EXTRAIT FOURNI
====

Mais que se passe-t-il à Hollywood ? L’usine à rêves qui oublie trop souvent l’art au profit du dollar semble avoir un caillot coincé dans le ciboulot qui l’empêche de penser et agir comme elle en a l’habitude. Pensez donc. Quels sont les deux films qui attirent le plus l’attention en cette fin d’année dans les couloirs de Tinseltown, à côté d’un Mission Impossible : protocole fantôme qui surprend son monde en s’affirmant comme le succès du box-office de Noël ? Deux films qui s’avèrent des aimants à nominations et récompenses et qui se font flatter aux quatre coins du pays… Deux films qui ont pour point commun de porter aux nues l’héritage cinématographique et de remettre les années 20 et 30 à la mode : The Artist et Hugo Cabret.
Le succès du premier est une aberration magnifique. Un film muet en noir et blanc d’origine française prenant pour cadre le Hollywood des années 20, tourné à la manière d’un film de l’époque. Avec pour star Jean Dujardin et Bérénice Bejo, deux comédiens hexagonaux dont les américains doivent avoir le plus grand mal à prononcer le nom (ne parlons même pas de celui du réalisateur Michel Hazanavicius). The Artist aurait pu n’être qu’un film de niche avec de jolies critiques qui auraient fait parler de lui quelques semaines et auraient ensuite été noyées dans la saison des Oscars sous les machines américaines à attirer les prix, les films de Steven Spielberg, Stephen Daldry, David Fincher ou Alexander Payne.

====

CONSIGNES ÉCRITES
1) Dressez la liste de toutes les personnes nommées dans l'extrait sur Hollywood.
2) Poursuivez l'extrait sur Hollywood à partir de sa dernière phrase.

====

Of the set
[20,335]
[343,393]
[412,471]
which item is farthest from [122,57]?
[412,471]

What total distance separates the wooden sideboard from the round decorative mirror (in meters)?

====

RÉPONSES AUX CONSIGNES
1)
- Jean Dujardin
- Bérénice Bejo
- Michel Hazanavicius
- Steven Spielberg
- Stephen Daldry
- David Fincher
- Alexander Payne

2)
Mais la noyade médiatique n’a pas eu lieu. C’est l’inverse qui s’est produit. Si les films américains ont squatté de plus hautes places au box-office (quoique pour la plupart des places décevantes), l’attention d’Hollywood n’a jamais quitté The Artist depuis sa sortie en novembre. Harvey Weinstein, qui distribue le film aux États-Unis via The Weinstein Company, s’est assuré de faire du film d’Hazanavicius l’un des évènements de l’automne et un sérieux candidat aux Oscars. Et plus les semaines passent, plus ce statut s’affirme, le film engrangeant de semaine en semaine plus de prix et de nominations, récompenses des critiques, Golden Globes, Independent Spirit Awards, Screen Actor’s Guild et j’en passe.
Le film français muet en noir et blanc, qu’Hollywood aurait en temps normal balayé d’une pichenette, est devenu le chouchou de la communauté cinéphile et professionnelle du 7ème Art américain. Et si pour le moment sa présence dans les charts américain reste modeste, si les distinctions continuent à affluer, il y a des fortes chances que le film d’Hazanavicius entre dans le cercle fermé des films français ayant réussi à s’affranchir du carcan dans lequel les films étrangers sont presque toujours enfermés au box-office américain. Le succès américain du film pourrait même rejaillir sur la carrière du film en France, où le film ressortirait très certainement en salles si d’aventure les nominations aux Oscars pleuvaient sur The Artist dans quelques semaines, pour s’ajouter aux 1,5 millions de spectateurs déjà séduits de ce côté-ci de l’Atlantique.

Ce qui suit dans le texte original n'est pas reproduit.